Menurut Waedy, data jumlah pengungsi, korban, maupun titik pengungsian yang dikeluarkan oleh berbagai lembaga, termasuk BNPB, selama masa darurat bencana berlangsung pasti berbeda dengan fakta di lapangan. Hal ini wajar menurutnya. Karena kondisi yang belum memungkinkan untuk melakukan pendataan. Biasanya, lembaga-lembaga tersebut mendata titik yang bisa diamati saja, serta menggali informasi dari relawan yang turun ke lapangan, yang hasilnya juga belum tentu sama.

“saat masih dalam kondisi darurat bencana, sulit dilakukan pendataan. Karena kondisinya masih dinamis.
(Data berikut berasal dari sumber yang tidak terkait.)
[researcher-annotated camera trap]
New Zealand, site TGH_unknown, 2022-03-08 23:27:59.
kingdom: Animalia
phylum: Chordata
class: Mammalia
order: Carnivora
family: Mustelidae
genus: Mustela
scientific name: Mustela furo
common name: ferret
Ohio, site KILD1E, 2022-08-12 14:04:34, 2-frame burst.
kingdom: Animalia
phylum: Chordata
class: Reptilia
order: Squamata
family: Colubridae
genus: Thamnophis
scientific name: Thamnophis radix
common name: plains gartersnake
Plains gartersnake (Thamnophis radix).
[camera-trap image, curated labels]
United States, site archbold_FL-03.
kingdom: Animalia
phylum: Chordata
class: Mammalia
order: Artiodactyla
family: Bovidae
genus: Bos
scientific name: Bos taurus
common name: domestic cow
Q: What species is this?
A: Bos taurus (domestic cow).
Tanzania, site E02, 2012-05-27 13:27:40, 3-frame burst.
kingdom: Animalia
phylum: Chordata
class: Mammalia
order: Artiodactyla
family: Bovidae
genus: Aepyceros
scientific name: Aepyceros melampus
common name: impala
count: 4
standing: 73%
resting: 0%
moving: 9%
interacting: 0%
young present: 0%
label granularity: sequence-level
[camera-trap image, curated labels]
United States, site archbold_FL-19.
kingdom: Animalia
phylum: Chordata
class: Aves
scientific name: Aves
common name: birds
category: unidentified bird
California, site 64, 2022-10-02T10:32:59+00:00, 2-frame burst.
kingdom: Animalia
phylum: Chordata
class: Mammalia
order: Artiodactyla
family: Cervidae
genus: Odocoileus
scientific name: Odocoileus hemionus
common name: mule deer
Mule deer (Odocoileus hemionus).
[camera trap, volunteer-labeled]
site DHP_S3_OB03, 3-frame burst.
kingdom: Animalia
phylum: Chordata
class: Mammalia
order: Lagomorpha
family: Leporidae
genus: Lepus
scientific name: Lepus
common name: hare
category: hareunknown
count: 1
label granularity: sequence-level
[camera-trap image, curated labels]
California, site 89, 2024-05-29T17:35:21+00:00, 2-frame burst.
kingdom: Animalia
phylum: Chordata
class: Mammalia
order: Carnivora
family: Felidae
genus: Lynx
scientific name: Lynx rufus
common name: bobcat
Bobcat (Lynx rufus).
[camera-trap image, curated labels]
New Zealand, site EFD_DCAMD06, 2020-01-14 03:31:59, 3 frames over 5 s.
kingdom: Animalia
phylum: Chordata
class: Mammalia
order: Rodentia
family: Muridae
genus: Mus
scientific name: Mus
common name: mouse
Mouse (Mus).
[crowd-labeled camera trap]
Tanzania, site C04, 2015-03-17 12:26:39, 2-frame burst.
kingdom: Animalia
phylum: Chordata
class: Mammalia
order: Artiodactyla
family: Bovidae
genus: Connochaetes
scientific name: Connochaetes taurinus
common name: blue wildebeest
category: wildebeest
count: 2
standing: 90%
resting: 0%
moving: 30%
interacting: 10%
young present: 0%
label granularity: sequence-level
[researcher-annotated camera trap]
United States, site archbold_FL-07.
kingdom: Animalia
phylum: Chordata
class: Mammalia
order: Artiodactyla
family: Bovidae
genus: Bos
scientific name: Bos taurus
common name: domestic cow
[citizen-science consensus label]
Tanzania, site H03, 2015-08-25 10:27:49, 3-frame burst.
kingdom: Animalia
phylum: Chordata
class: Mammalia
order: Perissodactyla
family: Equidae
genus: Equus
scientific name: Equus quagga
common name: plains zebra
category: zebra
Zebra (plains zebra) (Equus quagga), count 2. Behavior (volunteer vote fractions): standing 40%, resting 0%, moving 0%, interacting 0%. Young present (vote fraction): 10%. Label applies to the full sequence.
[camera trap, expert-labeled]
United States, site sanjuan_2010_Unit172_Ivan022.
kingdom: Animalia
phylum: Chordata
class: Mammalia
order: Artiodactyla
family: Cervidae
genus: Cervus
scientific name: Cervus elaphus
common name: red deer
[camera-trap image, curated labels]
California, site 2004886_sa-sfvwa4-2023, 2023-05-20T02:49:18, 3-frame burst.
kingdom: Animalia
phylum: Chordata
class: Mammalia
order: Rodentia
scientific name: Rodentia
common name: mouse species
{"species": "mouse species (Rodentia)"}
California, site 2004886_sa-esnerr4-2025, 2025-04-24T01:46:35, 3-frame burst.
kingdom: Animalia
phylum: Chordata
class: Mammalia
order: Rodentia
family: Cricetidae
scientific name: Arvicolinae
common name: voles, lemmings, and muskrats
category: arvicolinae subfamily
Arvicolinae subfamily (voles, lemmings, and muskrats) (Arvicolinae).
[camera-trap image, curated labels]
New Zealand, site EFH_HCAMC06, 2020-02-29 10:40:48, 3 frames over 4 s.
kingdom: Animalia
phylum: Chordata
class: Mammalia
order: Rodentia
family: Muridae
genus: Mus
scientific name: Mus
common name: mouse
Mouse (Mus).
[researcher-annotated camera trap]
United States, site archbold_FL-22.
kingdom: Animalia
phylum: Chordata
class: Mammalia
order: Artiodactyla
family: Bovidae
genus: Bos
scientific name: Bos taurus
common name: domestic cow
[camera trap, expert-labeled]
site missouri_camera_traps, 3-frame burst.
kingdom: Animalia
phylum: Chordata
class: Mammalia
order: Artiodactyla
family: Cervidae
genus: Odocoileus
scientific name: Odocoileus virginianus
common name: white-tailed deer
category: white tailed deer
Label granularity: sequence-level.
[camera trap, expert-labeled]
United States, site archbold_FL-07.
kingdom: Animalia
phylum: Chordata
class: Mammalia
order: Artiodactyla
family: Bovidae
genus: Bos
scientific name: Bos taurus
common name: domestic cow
Saat dilakukan pendataan, masih banyak pengungsi yang keluar-masuk pengungsian, baik untuk mengungsi ke rumah saudaranya yang berada di wilayah desa terdekat maupun untuk mencari kebutuhan logistik. Bahkan ada tenda pengungsian yang kosong saat kita data pada siang hari, ternyata malamnya penuh lagi orangnya,” ungkap Waedy.

Waedy mengaku, saat dirinya masuk ke CIleuksa berdua bersama rekannya, Yudistira, yang juga relawan WMI, ia mendapatkan data bahwa ada 4174 jiwa pengungsi yang tersebar di 11 titik pengungsian. Dengan jumlah terbesar pengungsi berada di alun-alun (lapangan) Desa Cileuksa yang berada tepat di depan kantor Balai Desa Cileuksa. Ke-11 titik pengungsian tersebut tidak semuanya bisa diakses, meskipun sudah berada di dalam Desa Cileuksa. Ada beberapa titik-titik pengungsian yang bahkan tidak bisa diakses sama sekali, karena jalannya terputus. Waedy sendiri tidak bisa memastikan, siapa yang membuat lampiran data yang tertempel di lokasi pengungsian tersebut. Apakah pihak perangkat desa, atau relawan kemanusiaan dan aparat yang sudah berada di sana sejak hari ke-2 dan membuat posko bantuan di dalam.

Dari data yang di dapatkan Waedy, juga menyebutan secara rinci jumlah korban jiwa akibat bencana sebanyak 2 orang, luka 1 orang, dan sakit 112 orang. Sementara, jumlah bangunan yang terkena bencana adalah; 1261 unit rumah, 4 masjid, dan 4 sekolah yang rusak terkena bencana. (lihat foto) 

Waedy menyebut, bahwa data yang ia dapatkan di Cileuksa tidak bisa dikomparasikan data yang data yang dirilis oleh BNPB pada hari Ahad kemarin. Namun, ia meyakini bahwa pasti terdapat perbedaan dari kedua data tersebut dengan fakta di lapangan. 

Hal yang senada juga disampaikan oleh Abu Utsman, relawan dari Perdana yang melakukan assessment ke Kecamatan Sukajaya. Abu Utsman menyebut, sekitar 70% pengungsi di Cileuksa telah keluar dari desa Cileuksa. “Pengungsi Desa Cileuksa sudah 70% keluar dari Cileuksa. Mereka mengungsi ke posko kecamatan yang berada di luar Cileuksa. Nah, yang jadi masalah untuk pendataan,  para korban bencana tersebut tidak mengungsi atau berdiam di satu titik. Karena kebanyakan mereka memiliki saudara-saudara di desa-desa sekitar. Jadi, mereka menetap sementara di rumah saudaranya,” ungkap Abu Utsman.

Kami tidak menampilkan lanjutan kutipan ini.